TEXT BLOCK —
The ‘self-model’ in attachment theory is responsible for what we would call our sense of self. This model determines how we see ourselves internally, how confident we are, our self-esteem and how independent or dependent we are.
The ‘other-model’ is responsible for how we relate to and see others. This can impact how avoidant we are in relationships, how we approach social interactions, conflict, isolation and loneliness.
Ultimately, Bowlby believed that an infant needs to have a secure relationship with an adult carer, no matter the gender, who is sensitive, responsive and caring in instances where the infant is experiencing distress. Without this secure relationship, and without care and nurture in those moments of distress, an infant will struggle to achieve normal social and emotional development.
How does this relate to abusive parents and specifically, the men in Elie Godsi’s report?

DATA BLOCK —
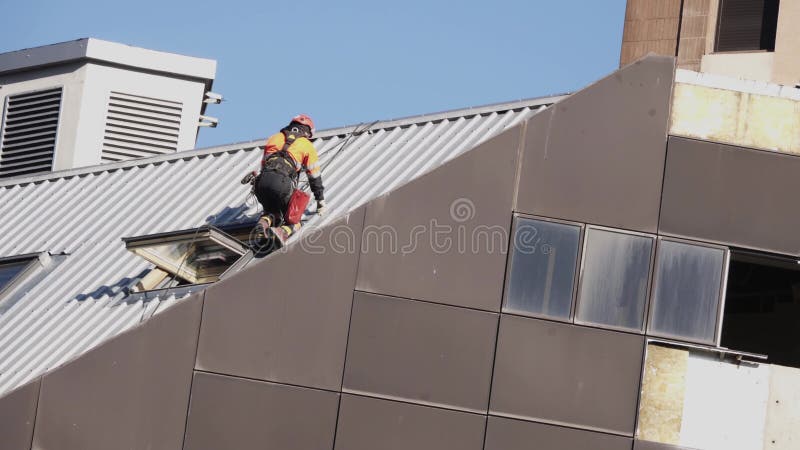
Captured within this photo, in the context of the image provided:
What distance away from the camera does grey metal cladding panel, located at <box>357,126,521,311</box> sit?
20.9 metres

BRIEF 1 — Decide whether each statement agrees with the attachment theory text, answering yes or no and quoting the deciding words: (a) The other-model shapes a person's self-esteem. (b) Bowlby held that the carer's gender does not matter. (c) The other-model can affect how a person approaches conflict.
BRIEF 2 — Write the next part of the attachment theory text, picking up after its closing question.

WRITTEN ANSWER 1 —
(a) No: "The ‘self-model’ in attachment theory is responsible for what we would call our sense of self. This model determines how we see ourselves internally, how confident we are, our self-esteem and how independent or dependent we are."
(b) Yes: "an adult carer, no matter the gender"
(c) Yes: "how we approach social interactions, conflict, isolation and loneliness"

WRITTEN ANSWER 2 —
Elie Godsi found that “many of the men interviewed had significant attachment problems” and also that this echoed findings “in previous research into the same offenses”. To inform their interviews, the report cites the following categories of attachment:
- anxious/preoccupied; this presents as hypersensitive, rejecting and attention seeking
- avoidant/dismissing; this presents as hypo (decreased) sensitive and isolated
- unresolved/disorganised; this presents with a paucity of coping systems, pervasive affective dysregulation and is alternating clingy, rejecting, and fearful of the caregiver
The report found that an insecure attachment with a caregiver occurs during childhood, often as a result of abuse or trauma, and then develops with an individual as they grow and are confronted with new relationships. Friends, partners and children all fall into this dynamic with an insecurely attached person. The report stated:
“As an adult this typically results in a poor sense of identity and by extension a poor sense of self in relation to others. Disturbed, chaotic and disorganised relationships feature prominently as adults.”
Reflecting on how an insecure or disturbed attachment type can impact parenting, Elie Godsi remarked that these attachments “are likely to feature in the quality and nature of the relationship with their own children or any children in their care.”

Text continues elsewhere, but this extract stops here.